Aim of the task
Return every line of the records below, unchanged, from the line containing "Examining what is" down to the line containing "197 millimetres", with both of those lines included.

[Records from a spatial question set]
===============
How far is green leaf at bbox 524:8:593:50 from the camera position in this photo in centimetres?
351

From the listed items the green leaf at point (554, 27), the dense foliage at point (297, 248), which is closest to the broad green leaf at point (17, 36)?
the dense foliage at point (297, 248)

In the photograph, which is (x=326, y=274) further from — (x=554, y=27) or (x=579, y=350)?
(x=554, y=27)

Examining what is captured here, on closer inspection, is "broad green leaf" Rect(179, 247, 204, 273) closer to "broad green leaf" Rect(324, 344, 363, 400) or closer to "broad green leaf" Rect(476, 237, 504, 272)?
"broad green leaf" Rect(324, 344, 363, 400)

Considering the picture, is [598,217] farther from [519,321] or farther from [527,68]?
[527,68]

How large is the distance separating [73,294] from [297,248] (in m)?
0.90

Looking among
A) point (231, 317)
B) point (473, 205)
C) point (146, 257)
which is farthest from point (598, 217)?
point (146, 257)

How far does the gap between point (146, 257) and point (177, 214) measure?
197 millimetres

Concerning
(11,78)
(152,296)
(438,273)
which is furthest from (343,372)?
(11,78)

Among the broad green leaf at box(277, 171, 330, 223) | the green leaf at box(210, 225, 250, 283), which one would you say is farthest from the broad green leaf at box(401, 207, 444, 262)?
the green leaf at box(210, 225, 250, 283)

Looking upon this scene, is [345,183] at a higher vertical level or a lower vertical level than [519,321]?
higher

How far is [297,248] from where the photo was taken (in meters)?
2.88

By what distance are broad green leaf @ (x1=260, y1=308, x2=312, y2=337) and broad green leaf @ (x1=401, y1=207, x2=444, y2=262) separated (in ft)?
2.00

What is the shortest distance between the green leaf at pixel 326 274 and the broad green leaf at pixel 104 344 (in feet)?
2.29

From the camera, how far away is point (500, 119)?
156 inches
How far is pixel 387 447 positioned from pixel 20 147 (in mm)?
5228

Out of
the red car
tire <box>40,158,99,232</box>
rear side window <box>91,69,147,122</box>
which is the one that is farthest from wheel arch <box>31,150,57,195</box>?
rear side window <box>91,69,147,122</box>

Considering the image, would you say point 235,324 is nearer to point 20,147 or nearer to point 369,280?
===============
Task response
Examining what is captured here, on closer inspection, is "broad green leaf" Rect(179, 247, 204, 273) closer to "broad green leaf" Rect(324, 344, 363, 400) or closer to "broad green leaf" Rect(476, 237, 504, 272)?
"broad green leaf" Rect(324, 344, 363, 400)

Considering the picture, is [598,217] farther from [519,321] or farther from [527,68]?
[527,68]

How large is the distance separating [73,294] from [297,248] (in m)?
0.90

Looking among
A) point (231, 317)
B) point (473, 205)
C) point (146, 257)
which is farthest from point (598, 217)?
point (146, 257)

How far does the gap between point (146, 257) and point (177, 214) measure?
197 millimetres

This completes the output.